▶ _Given task_:
Copy the lines from the one containing "What is the distance of" through the one containing "6621 millimetres", both included, and substitute "lens" for every "camera" while leaving everything else unchanged.

[Spatial question entries]
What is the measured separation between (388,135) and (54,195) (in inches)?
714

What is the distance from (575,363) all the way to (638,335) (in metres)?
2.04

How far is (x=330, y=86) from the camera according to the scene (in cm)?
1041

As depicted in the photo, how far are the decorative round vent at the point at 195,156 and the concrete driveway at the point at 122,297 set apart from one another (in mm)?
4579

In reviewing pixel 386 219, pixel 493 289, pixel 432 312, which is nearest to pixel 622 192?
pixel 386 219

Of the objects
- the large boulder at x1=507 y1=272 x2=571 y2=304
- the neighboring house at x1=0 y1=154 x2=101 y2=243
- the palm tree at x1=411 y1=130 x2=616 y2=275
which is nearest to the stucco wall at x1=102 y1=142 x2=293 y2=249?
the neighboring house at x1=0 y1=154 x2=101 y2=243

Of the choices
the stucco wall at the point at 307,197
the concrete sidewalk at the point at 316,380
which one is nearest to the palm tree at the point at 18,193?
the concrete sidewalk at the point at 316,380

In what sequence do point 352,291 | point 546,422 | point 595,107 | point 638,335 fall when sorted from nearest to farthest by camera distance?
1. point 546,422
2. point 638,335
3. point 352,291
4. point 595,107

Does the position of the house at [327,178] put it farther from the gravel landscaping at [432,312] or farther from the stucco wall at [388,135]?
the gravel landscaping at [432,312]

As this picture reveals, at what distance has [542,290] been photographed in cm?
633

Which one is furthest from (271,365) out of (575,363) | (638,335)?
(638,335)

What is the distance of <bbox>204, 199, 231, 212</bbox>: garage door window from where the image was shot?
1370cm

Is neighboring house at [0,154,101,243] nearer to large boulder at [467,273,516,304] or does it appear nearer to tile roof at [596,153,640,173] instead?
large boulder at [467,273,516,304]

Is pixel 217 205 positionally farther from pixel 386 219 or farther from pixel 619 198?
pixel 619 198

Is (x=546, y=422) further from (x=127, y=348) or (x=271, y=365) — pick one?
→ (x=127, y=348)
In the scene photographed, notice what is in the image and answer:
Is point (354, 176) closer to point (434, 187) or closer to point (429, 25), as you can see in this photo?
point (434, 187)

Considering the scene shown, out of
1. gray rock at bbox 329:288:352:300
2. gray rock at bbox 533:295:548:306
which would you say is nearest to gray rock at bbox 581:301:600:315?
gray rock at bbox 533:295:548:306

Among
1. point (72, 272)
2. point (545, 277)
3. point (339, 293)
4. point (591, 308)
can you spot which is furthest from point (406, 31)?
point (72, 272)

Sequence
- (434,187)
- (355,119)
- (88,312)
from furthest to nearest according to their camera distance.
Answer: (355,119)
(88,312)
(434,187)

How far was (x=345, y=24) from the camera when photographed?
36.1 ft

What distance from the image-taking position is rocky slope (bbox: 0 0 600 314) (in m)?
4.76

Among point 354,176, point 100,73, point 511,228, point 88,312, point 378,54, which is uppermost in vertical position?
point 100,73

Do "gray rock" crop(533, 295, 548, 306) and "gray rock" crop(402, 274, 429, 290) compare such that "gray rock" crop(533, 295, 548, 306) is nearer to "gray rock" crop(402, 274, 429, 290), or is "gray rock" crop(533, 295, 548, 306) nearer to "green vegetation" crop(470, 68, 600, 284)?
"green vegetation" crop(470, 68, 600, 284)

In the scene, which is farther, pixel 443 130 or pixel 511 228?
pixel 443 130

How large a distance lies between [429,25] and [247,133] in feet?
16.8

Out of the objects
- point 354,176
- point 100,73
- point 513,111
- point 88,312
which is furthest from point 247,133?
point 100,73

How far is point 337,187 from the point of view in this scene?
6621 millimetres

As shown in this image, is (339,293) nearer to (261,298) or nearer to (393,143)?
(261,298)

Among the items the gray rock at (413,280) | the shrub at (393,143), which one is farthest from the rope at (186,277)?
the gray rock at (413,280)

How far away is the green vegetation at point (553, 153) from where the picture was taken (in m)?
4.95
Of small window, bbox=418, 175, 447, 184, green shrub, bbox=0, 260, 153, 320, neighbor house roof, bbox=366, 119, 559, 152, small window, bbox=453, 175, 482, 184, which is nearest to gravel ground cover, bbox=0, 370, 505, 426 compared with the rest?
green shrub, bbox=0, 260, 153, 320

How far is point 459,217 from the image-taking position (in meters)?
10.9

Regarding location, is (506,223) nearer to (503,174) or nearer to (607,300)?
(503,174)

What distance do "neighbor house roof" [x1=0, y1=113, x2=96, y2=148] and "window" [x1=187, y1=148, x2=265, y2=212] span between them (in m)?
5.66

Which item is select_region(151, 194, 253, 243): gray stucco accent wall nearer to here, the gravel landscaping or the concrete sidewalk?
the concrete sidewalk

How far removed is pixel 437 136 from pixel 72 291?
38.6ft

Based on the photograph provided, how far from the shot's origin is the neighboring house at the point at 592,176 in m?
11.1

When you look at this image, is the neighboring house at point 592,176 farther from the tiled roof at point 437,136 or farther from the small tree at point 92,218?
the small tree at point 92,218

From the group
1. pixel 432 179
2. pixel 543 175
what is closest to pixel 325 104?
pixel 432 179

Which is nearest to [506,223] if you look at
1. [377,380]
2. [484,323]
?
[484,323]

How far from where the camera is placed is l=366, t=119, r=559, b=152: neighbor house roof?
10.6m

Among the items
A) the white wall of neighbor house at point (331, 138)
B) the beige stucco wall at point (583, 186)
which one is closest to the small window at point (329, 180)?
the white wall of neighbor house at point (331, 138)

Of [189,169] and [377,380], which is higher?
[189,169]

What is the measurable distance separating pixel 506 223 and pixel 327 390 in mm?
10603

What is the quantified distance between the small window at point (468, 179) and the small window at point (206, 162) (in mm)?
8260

▶ _Response for this exercise_:
What is the distance of <bbox>204, 199, 231, 212</bbox>: garage door window from where the image was shot?
1370cm

Is neighboring house at [0,154,101,243] nearer to large boulder at [467,273,516,304] or does it appear nearer to tile roof at [596,153,640,173] instead?
large boulder at [467,273,516,304]

Is pixel 217 205 positionally farther from pixel 386 219 or farther from pixel 619 198?
pixel 619 198

Is (x=546, y=422) further from (x=127, y=348) or (x=271, y=365) — pick one?
→ (x=127, y=348)
In the scene photographed, notice what is in the image and answer:
Is point (354, 176) closer to point (434, 187) or closer to point (429, 25), as you can see in this photo?
point (434, 187)

Considering the scene shown, out of
1. gray rock at bbox 329:288:352:300
2. gray rock at bbox 533:295:548:306
which would you say is nearest to gray rock at bbox 581:301:600:315?
gray rock at bbox 533:295:548:306

Among
1. point (72, 272)
2. point (545, 277)
3. point (339, 293)
4. point (591, 308)
can you spot which is furthest from point (406, 31)?
point (72, 272)

Sequence
- (434,187)
- (355,119)
- (88,312)
from furthest to nearest according to their lens distance.
Answer: (355,119)
(88,312)
(434,187)

How far was (x=345, y=24) from the lens when photographed?
36.1 ft

What distance from the image-taking position is rocky slope (bbox: 0 0 600 314) (in m)?
4.76

Among point 354,176, point 100,73, point 511,228, point 88,312, point 378,54, which is uppermost in vertical position?
point 100,73

Do "gray rock" crop(533, 295, 548, 306) and "gray rock" crop(402, 274, 429, 290) compare such that "gray rock" crop(533, 295, 548, 306) is nearer to "gray rock" crop(402, 274, 429, 290), or is "gray rock" crop(533, 295, 548, 306) nearer to "green vegetation" crop(470, 68, 600, 284)?
"green vegetation" crop(470, 68, 600, 284)

In the scene, which is farther, pixel 443 130 or pixel 511 228?
pixel 443 130

How large a distance lies between [429,25] and [247,133] in feet?
16.8

Out of the objects
- point 354,176
- point 100,73
- point 513,111
- point 88,312
which is furthest from point 247,133?
point 100,73

How far is point 337,187 from the point of view in this scene?
6621 millimetres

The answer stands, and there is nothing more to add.